EXERCISE AIM: The answer must be the complete listing, reproduced exactly.

——————

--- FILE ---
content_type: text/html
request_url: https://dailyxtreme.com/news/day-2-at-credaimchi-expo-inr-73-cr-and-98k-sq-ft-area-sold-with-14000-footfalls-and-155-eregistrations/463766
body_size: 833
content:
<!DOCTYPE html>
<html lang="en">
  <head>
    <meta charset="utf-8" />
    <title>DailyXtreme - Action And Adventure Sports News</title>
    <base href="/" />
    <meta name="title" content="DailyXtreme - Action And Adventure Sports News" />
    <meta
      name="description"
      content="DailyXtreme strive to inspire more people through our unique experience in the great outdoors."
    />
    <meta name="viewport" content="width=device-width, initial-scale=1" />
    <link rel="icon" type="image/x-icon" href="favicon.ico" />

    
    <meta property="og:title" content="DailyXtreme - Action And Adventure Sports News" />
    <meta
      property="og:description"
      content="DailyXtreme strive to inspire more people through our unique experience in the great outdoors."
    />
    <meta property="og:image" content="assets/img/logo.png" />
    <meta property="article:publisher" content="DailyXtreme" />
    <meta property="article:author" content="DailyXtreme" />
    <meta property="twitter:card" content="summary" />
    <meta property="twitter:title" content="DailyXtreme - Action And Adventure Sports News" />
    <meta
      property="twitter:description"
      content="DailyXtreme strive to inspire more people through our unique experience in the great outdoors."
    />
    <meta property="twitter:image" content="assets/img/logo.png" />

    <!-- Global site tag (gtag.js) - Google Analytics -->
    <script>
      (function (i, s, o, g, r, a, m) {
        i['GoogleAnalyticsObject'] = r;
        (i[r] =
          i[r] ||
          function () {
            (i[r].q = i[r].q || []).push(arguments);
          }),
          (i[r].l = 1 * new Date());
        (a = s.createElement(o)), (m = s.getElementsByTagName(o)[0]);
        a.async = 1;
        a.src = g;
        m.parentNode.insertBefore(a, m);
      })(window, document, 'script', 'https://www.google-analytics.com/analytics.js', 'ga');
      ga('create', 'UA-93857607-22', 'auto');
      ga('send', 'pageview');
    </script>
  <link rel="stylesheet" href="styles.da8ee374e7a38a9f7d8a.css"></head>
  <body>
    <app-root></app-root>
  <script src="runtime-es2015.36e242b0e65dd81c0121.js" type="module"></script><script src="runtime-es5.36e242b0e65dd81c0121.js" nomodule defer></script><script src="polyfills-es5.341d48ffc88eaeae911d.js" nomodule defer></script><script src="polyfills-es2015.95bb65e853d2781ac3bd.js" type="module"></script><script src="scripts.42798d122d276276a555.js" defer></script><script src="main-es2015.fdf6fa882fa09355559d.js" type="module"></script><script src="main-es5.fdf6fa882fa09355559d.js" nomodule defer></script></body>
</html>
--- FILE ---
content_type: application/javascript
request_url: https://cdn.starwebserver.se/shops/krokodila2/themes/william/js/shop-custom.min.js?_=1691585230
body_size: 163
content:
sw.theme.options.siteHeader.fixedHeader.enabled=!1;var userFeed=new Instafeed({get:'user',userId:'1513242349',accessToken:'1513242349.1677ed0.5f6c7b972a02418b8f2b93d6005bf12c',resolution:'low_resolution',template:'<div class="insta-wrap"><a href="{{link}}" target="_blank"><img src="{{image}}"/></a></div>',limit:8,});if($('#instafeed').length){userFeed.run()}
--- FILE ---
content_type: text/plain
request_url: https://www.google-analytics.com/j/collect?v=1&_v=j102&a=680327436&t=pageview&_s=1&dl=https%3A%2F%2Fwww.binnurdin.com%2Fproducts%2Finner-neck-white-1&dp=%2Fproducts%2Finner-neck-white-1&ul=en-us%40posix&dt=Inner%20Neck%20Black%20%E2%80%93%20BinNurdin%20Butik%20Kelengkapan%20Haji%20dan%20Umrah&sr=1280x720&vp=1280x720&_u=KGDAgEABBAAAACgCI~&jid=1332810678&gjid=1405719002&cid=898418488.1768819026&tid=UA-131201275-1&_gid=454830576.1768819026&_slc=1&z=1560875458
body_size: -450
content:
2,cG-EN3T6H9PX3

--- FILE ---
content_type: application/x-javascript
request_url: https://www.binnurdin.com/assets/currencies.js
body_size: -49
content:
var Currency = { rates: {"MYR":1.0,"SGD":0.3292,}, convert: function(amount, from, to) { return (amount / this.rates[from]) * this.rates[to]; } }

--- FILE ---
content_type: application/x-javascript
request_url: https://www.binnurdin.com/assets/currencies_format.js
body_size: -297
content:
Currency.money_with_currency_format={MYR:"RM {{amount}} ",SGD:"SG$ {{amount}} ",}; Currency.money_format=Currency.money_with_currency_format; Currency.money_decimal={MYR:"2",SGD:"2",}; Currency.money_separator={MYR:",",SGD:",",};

——————

EXERCISE OUTPUT:
--- FILE ---
content_type: text/html
request_url: https://dailyxtreme.com/news/day-2-at-credaimchi-expo-inr-73-cr-and-98k-sq-ft-area-sold-with-14000-footfalls-and-155-eregistrations/463766
body_size: 833
content:
<!DOCTYPE html>
<html lang="en">
  <head>
    <meta charset="utf-8" />
    <title>DailyXtreme - Action And Adventure Sports News</title>
    <base href="/" />
    <meta name="title" content="DailyXtreme - Action And Adventure Sports News" />
    <meta
      name="description"
      content="DailyXtreme strive to inspire more people through our unique experience in the great outdoors."
    />
    <meta name="viewport" content="width=device-width, initial-scale=1" />
    <link rel="icon" type="image/x-icon" href="favicon.ico" />

    
    <meta property="og:title" content="DailyXtreme - Action And Adventure Sports News" />
    <meta
      property="og:description"
      content="DailyXtreme strive to inspire more people through our unique experience in the great outdoors."
    />
    <meta property="og:image" content="assets/img/logo.png" />
    <meta property="article:publisher" content="DailyXtreme" />
    <meta property="article:author" content="DailyXtreme" />
    <meta property="twitter:card" content="summary" />
    <meta property="twitter:title" content="DailyXtreme - Action And Adventure Sports News" />
    <meta
      property="twitter:description"
      content="DailyXtreme strive to inspire more people through our unique experience in the great outdoors."
    />
    <meta property="twitter:image" content="assets/img/logo.png" />

    <!-- Global site tag (gtag.js) - Google Analytics -->
    <script>
      (function (i, s, o, g, r, a, m) {
        i['GoogleAnalyticsObject'] = r;
        (i[r] =
          i[r] ||
          function () {
            (i[r].q = i[r].q || []).push(arguments);
          }),
          (i[r].l = 1 * new Date());
        (a = s.createElement(o)), (m = s.getElementsByTagName(o)[0]);
        a.async = 1;
        a.src = g;
        m.parentNode.insertBefore(a, m);
      })(window, document, 'script', 'https://www.google-analytics.com/analytics.js', 'ga');
      ga('create', 'UA-93857607-22', 'auto');
      ga('send', 'pageview');
    </script>
  <link rel="stylesheet" href="styles.da8ee374e7a38a9f7d8a.css"></head>
  <body>
    <app-root></app-root>
  <script src="runtime-es2015.36e242b0e65dd81c0121.js" type="module"></script><script src="runtime-es5.36e242b0e65dd81c0121.js" nomodule defer></script><script src="polyfills-es5.341d48ffc88eaeae911d.js" nomodule defer></script><script src="polyfills-es2015.95bb65e853d2781ac3bd.js" type="module"></script><script src="scripts.42798d122d276276a555.js" defer></script><script src="main-es2015.fdf6fa882fa09355559d.js" type="module"></script><script src="main-es5.fdf6fa882fa09355559d.js" nomodule defer></script></body>
</html>
--- FILE ---
content_type: application/javascript
request_url: https://cdn.starwebserver.se/shops/krokodila2/themes/william/js/shop-custom.min.js?_=1691585230
body_size: 163
content:
sw.theme.options.siteHeader.fixedHeader.enabled=!1;var userFeed=new Instafeed({get:'user',userId:'1513242349',accessToken:'1513242349.1677ed0.5f6c7b972a02418b8f2b93d6005bf12c',resolution:'low_resolution',template:'<div class="insta-wrap"><a href="{{link}}" target="_blank"><img src="{{image}}"/></a></div>',limit:8,});if($('#instafeed').length){userFeed.run()}
--- FILE ---
content_type: text/plain
request_url: https://www.google-analytics.com/j/collect?v=1&_v=j102&a=680327436&t=pageview&_s=1&dl=https%3A%2F%2Fwww.binnurdin.com%2Fproducts%2Finner-neck-white-1&dp=%2Fproducts%2Finner-neck-white-1&ul=en-us%40posix&dt=Inner%20Neck%20Black%20%E2%80%93%20BinNurdin%20Butik%20Kelengkapan%20Haji%20dan%20Umrah&sr=1280x720&vp=1280x720&_u=KGDAgEABBAAAACgCI~&jid=1332810678&gjid=1405719002&cid=898418488.1768819026&tid=UA-131201275-1&_gid=454830576.1768819026&_slc=1&z=1560875458
body_size: -450
content:
2,cG-EN3T6H9PX3

--- FILE ---
content_type: application/x-javascript
request_url: https://www.binnurdin.com/assets/currencies.js
body_size: -49
content:
var Currency = { rates: {"MYR":1.0,"SGD":0.3292,}, convert: function(amount, from, to) { return (amount / this.rates[from]) * this.rates[to]; } }

--- FILE ---
content_type: application/x-javascript
request_url: https://www.binnurdin.com/assets/currencies_format.js
body_size: -297
content:
Currency.money_with_currency_format={MYR:"RM {{amount}} ",SGD:"SG$ {{amount}} ",}; Currency.money_format=Currency.money_with_currency_format; Currency.money_decimal={MYR:"2",SGD:"2",}; Currency.money_separator={MYR:",",SGD:",",};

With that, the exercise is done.